## Task item
Go through the entries and tally the lines containing the word "viruses". Only the total is wanted.

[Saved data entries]

"""

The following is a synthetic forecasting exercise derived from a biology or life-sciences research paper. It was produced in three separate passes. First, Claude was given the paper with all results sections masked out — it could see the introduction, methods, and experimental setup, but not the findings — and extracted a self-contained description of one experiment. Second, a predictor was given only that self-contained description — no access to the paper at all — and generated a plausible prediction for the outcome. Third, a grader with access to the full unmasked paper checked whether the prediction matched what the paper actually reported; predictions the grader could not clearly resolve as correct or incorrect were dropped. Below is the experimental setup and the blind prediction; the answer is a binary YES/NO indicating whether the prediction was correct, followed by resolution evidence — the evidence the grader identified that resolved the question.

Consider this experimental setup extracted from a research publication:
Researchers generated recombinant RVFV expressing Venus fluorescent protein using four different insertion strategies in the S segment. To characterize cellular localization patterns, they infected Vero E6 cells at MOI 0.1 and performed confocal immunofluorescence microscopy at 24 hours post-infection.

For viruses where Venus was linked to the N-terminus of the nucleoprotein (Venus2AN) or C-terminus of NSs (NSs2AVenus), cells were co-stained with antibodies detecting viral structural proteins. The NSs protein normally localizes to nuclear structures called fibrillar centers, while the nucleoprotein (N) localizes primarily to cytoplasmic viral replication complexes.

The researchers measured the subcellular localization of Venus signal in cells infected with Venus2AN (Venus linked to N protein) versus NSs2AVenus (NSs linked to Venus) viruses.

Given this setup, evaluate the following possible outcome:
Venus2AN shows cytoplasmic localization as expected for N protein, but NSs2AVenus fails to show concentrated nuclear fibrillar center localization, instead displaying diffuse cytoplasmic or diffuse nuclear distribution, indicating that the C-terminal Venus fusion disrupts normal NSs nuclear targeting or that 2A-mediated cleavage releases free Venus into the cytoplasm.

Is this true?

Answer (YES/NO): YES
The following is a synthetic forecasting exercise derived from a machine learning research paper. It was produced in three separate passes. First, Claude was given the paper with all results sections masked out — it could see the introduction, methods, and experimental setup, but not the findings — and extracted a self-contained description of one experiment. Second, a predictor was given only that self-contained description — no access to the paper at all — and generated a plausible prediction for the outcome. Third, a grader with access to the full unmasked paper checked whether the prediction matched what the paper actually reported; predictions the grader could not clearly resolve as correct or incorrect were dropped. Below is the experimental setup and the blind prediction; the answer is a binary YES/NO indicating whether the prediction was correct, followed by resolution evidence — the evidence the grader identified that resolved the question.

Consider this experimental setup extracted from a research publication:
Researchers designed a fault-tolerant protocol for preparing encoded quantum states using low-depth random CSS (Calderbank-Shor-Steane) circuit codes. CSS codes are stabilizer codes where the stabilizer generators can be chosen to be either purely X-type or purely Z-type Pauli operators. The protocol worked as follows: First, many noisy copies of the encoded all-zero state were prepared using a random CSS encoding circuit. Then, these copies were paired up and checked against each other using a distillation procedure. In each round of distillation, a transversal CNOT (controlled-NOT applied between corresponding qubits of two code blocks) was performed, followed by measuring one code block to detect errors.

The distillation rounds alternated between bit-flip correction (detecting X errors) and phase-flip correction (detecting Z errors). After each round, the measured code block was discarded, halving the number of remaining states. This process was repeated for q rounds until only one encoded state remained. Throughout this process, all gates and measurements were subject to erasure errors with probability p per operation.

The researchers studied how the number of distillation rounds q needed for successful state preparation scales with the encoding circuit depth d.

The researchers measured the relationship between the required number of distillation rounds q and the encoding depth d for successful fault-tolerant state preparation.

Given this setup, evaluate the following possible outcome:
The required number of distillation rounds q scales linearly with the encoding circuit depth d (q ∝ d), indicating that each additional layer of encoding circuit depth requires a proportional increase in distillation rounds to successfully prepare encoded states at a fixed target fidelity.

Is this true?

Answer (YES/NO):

"""

## Answer area
2